И словечко «особа» и весь иронически-лакейский оттенок фразы «покушалась обеспокоить» отлично передает меру отвращения, испытываемую Марком к существу, в которое он вынужден был на время превратиться. Не менее характерно и сказанное дальше: «Я лежал важно, настроенный снисходительно к опеке».
Больному Марку принадлежит самообличающая апология мещанского самодовольства:
«Великолепное, ни с чем не сравнимое общение законченности и порядка в происходящем теплой волной охватило меня.
«Муж зарабатывает деньги, кормит жену, которая платит ему за это любовью и уходом во время болезни, а так как мужчина значительнее вообще женщины, то все обстоит благополучно и правильно». Так я подумал и дал тут же следующую оценку себе: «Я — снисходительно-справедливый мужчина».
Александр Степанович Грин (Гриневский) начал писать во времена, к писательству не располагающее,— после поражения революции девятьсот пятого года.
Короткий по историческим меркам период 1907—1912 годов имел такое значение для нашей родины, что его иногда называют эпохой — эпохой реакции. Огромная империя оцепенела. Гробовая тишина ночных улиц нарушалась лишь выстрелами самоубийц и бомбами анархистов. Появились черносотенные журналы со зловещиими названиями «Жгут», «Кнут». Контрреволюция праздновала победу.
Под давлением полицейского террора усилилось размежевание политических сил на два лагеря. Опорой ленинской партии был рабочий класс. Реакционеры искали поддержки в среде обывателя-мещанина.
Обывателем номер один был император Николай II. Председателя Совета министров Столыпина называли образцом политического разврата. Занявшему вскоре этот пост Горемыкину вообще все было, как у нас говорят, «до лампочки», и его дразнили «манфишистом» (от французского je m'en fiche, что по-русски можно перевести малоупотребительным теперь словом «наплевизм»).
Официальная пропаганда поднимала мещанина на щит, прославляла мещанские добродетели. Любое свежее слово пресекалось. Юмористический журнал «Сатирикон» в 1910 году сетовал: «Дело в том, что мы можем писать обо всем, но — понемногу.

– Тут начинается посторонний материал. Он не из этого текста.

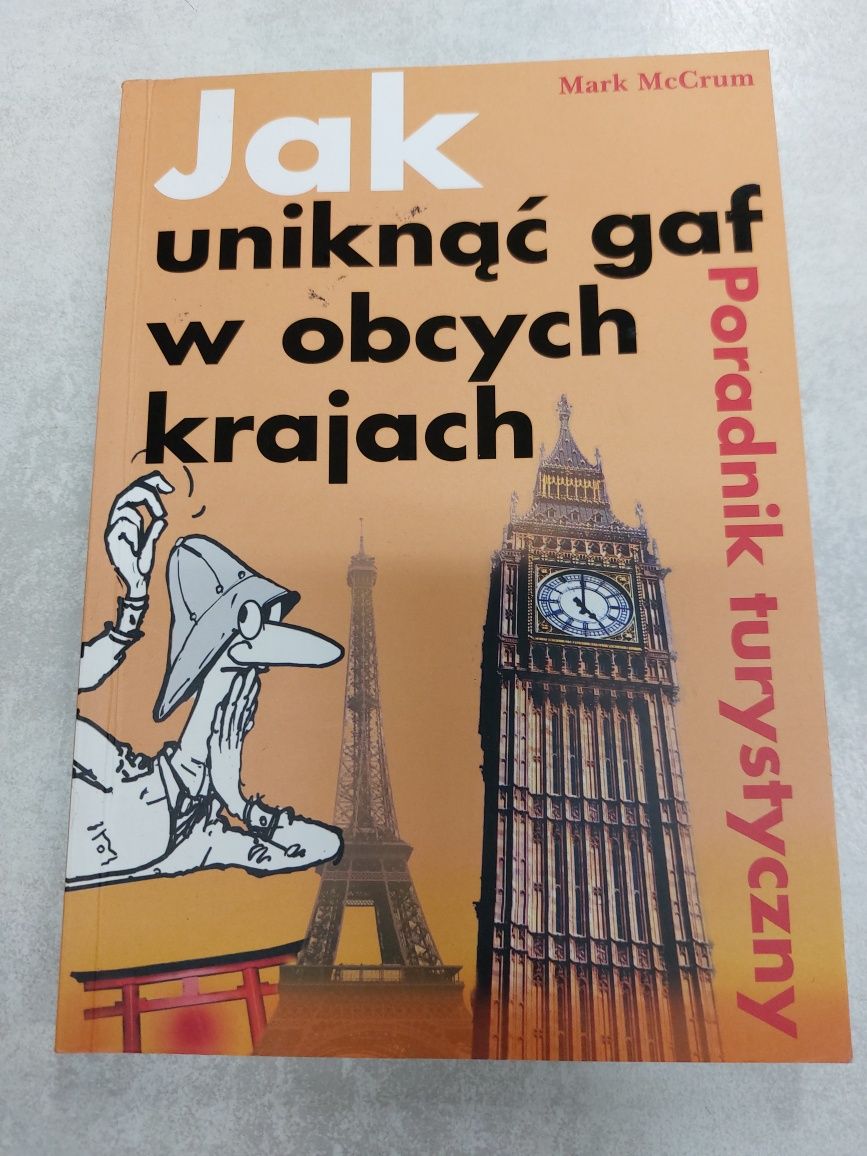 Jak uniknąć gaf w obcych krajach. Mark McCrum. Książka pobiblioteczna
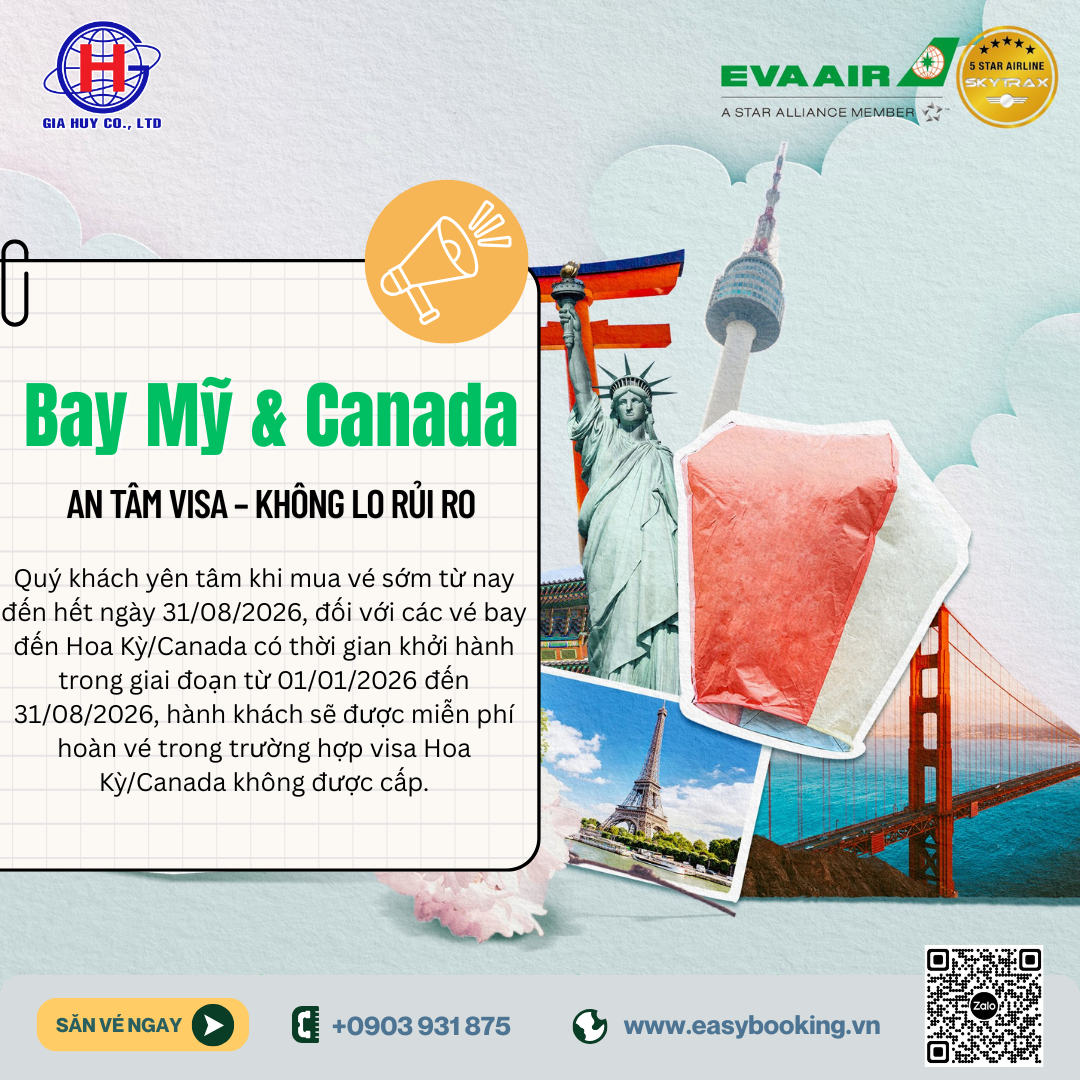 Miễn phí hoàn vé trong trường hợp visa Hoa Kỳ/Canada không được cấp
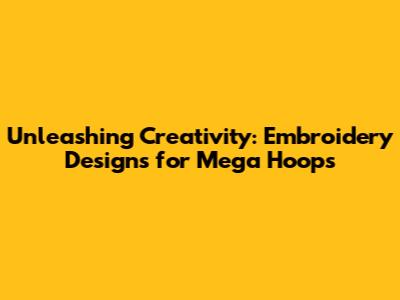 Unleashing Creativity: Embroidery Designs for Mega Hoops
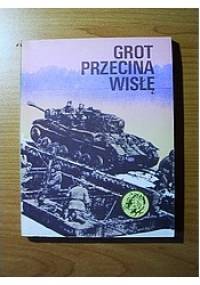 Grot przecina Wisłę - Tadeusz Konecki
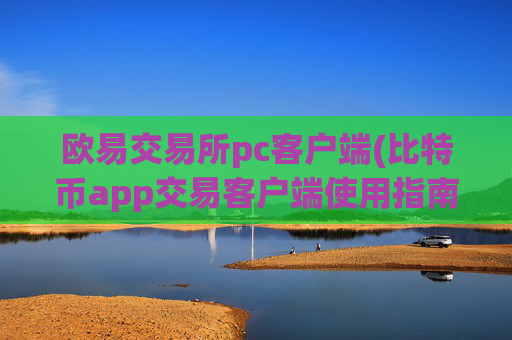 欧易交易所pc客户端(比特币app交易客户端使用指南)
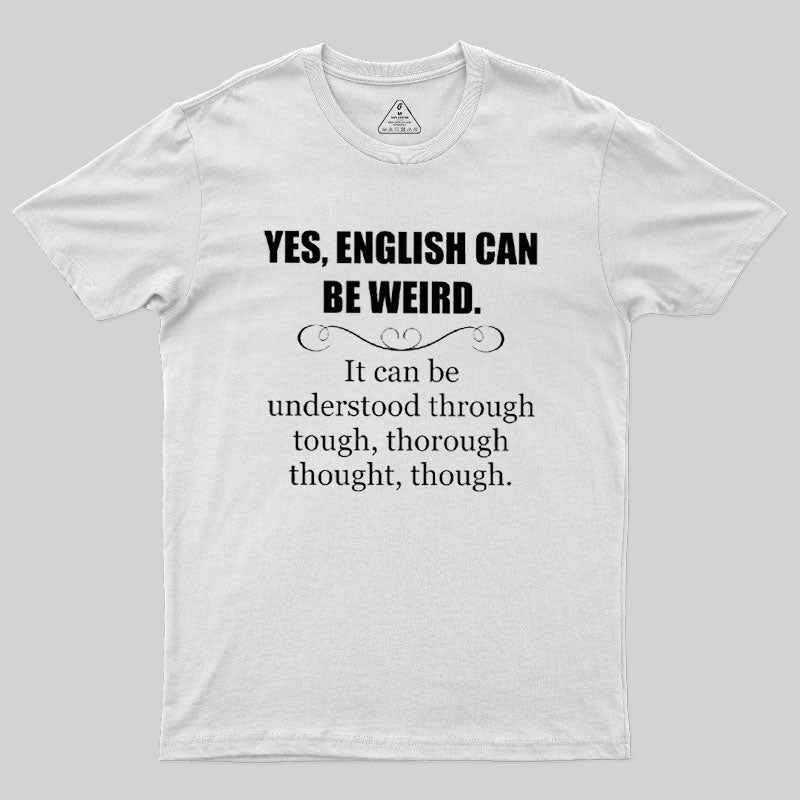 English Can Be Weird  T-Shirt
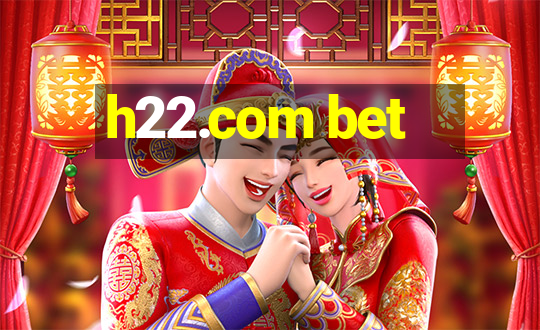 h22.com bet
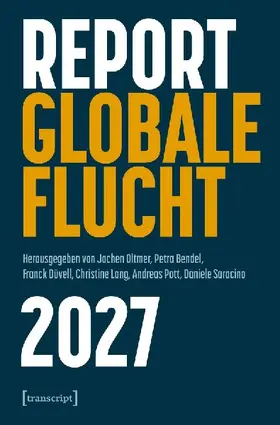 Report Globale Flucht 2027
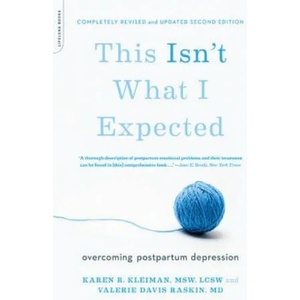 This Isn't What I Expected [2nd edition] | Valerie D. Raskin (ISBN: 9780738216935)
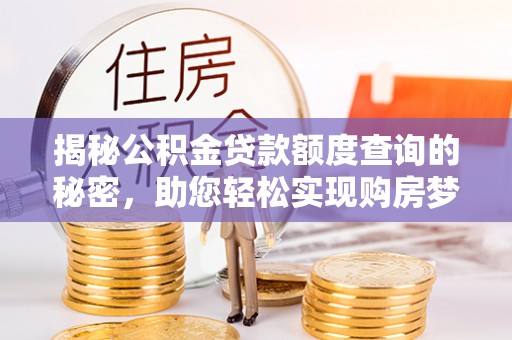 泾河揭秘公积金贷款额度查询的秘密，助您轻松实现购房梦想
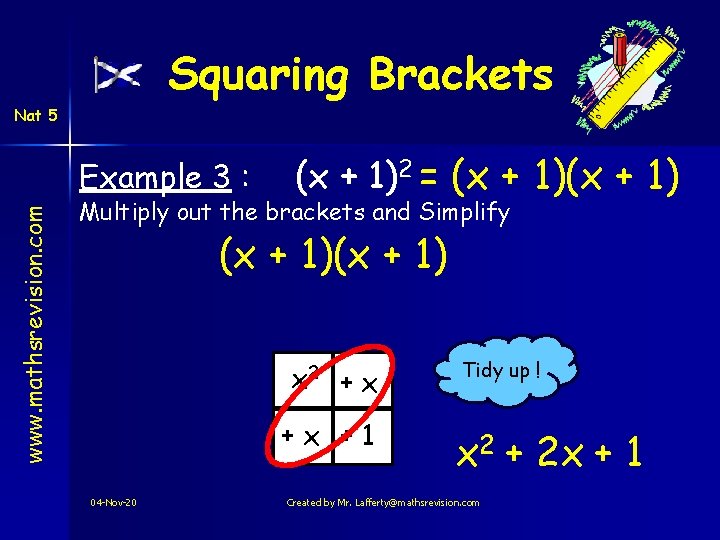 Squaring Brackets Nat 5 www. mathsrevision. com Example 3 : (x + 1)2 =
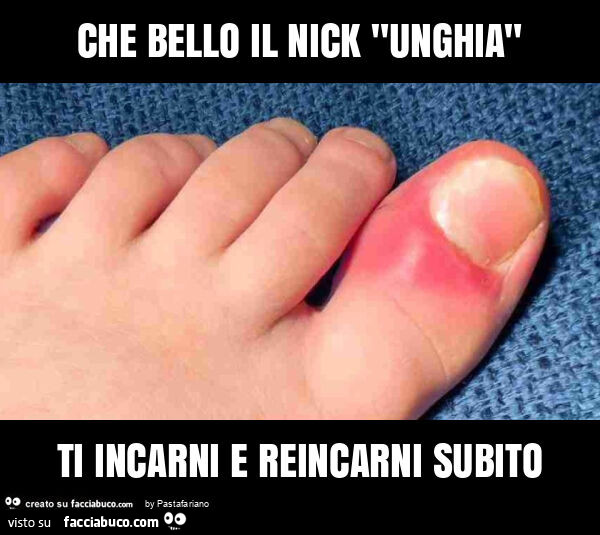 Che bello il nick "unghia" ti incarni e reincarni subito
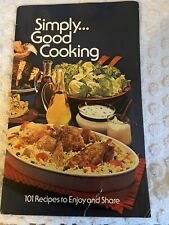 Vintage Simply Good Cooking -101 Recipes To Enjoy And Share picture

Из духовенства мы можем касаться только интендантов, из военных — вагоновожатых трамвая, а министров можем колоть и язвить только в том случае, когда они французы... »
При жизни Льва Толстого и Максима Горького самыми популярными писателями стали Пшибышевский, Сологуб, Мережковский, а книжный рынок наводнялся бульварщиной.
Издатели наживались на грошовых гадательных книгах, оракулах, сонниках, столяры сколачивали круглые спиритические столы без гвоздей. В салоне графини Игнатьевой крестообразно лопнула картина, после того как Распутин перекрестил изображенную на ней нагую куртизанку. С этого чуда, вспоминают мемуаристы, и началась головокружительная карьера святого старца. Вообще, фигура Распутина как в зеркале отражает две ведущих черты тогдашней обывательской идеологии: мистическое мракобесие и крайний аморализм.
Разночинная интеллигенция в массе своей боялась пролетариата. «Эксцессы» революции ужаснули ее. Бывшие «борцы с деспотизмом» со сказочной быстротой превращались в крайних индивидуалистов. Какая может быть мораль в хаотическом мире? Что могут значить добро и зло, если людьми играют таинственные, недоступные разуму силы?
Власти благоволили такому направлению дел. В рассуждениях по поводу «проблемы пола» разрешено было как угодно проявлять оригинальность. Герой романа Арцыбашева «Санин» «любил пить и много знал женщин».
«В этой книге яркий протест против закаменевших моральных ценностей! И как таковой этот роман имеет общественное значение. Санин уважал женщин. Здесь больше сказано в защиту личности, чем во всей западноевропейской литературе». Так восхваляет «Санина» некий анархист Ян, персонаж другого сочинения, вышедшего в те годы,— романа «Ключи счастья» А. Вербицкой.
Этот защитник личности вразумляет свою наперсницу Маню: «Мы переживаем эпоху освобождения плоти». Только «инстинкты не лгут», «наши желания священны», «можно любить одну, а желать другую. В этом нет ни пошлости, ни грязи».
Семнадцатилетняя Маня усваивает постулаты анархиста и влюбляется в миллионера. Воззрения миллионера на любовь мало отличаются от воззрений анархиста. «Я люблю тело женщины. И ощущения, которые оно мне дает. Здесь масса оттенков»,— объясняет он Мане. Через некоторое время Маня пишет ему записку: «Если ваша любовь — гибель, то пусть я погибну. Приезжайте в беседку. Приезжайте! Если вы меня разлюбите — я пойду на баррикады. Цветы моей души — они ваши, Марк. Сорвите их. Упейтесь их ароматом».